The expression "log 5 base e" is not standard notation, as logarithms are typically denoted with base 10 (log) or base e (ln, natural logarithm). If you see "log 5 base e," it may imply a change of base from base 5 to base e. In this case, you can use the change of base formula:

log_ba = log_ca / log_ca

So, if you want to find log 5 base e, it would be equivalent to ln 5 / ln e, and since the natural logarithm of e is 1, the result is ln 5.

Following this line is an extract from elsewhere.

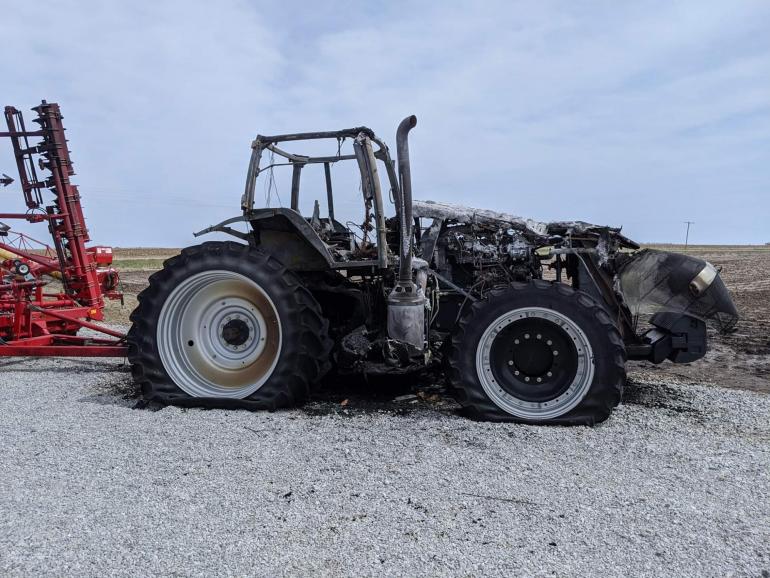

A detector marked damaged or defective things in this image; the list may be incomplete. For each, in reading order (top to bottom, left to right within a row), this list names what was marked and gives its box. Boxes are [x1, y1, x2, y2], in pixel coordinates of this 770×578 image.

charred tractor frame [1, 102, 736, 424]
burned tractor [126, 115, 736, 420]
charred tractor frame [127, 112, 736, 424]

How to Calculate Value of log 5

Value of log 5 can be calculated using the following two methods:

• Value of Log 5 using Log Table
• Value of log 5 using Logarithmic Formulas

Let's learn them in detail

Calculating Value of log 5 using the Log Table

Follow the below mentioned steps to calculate value of log 5 using Log Table

1. Identify the Characteristics: Locate the logarithmic table and identify the columns for the integer part and decimal part of the logarithm.
2. Find the Integer Part: In the table, find the entry corresponding to the whole number part of log5, which is 0 in this case.
3. Find the Decimal Part: Locate the row that corresponds to the first two digits after the decimal point. For log5, it would be 69.
4. Interpolate for Precision: If your table does not have an exact match for the decimal part, interpolate between the closest values to refine the result. For example, if 0.69 and 0.70 are listed and your value is 0.6990, interpolate accordingly.
5. Combine Integer and Decimal Parts: Combine the integer and decimal parts to get the final logarithmic value. For log5, it would be approximately 0.6990.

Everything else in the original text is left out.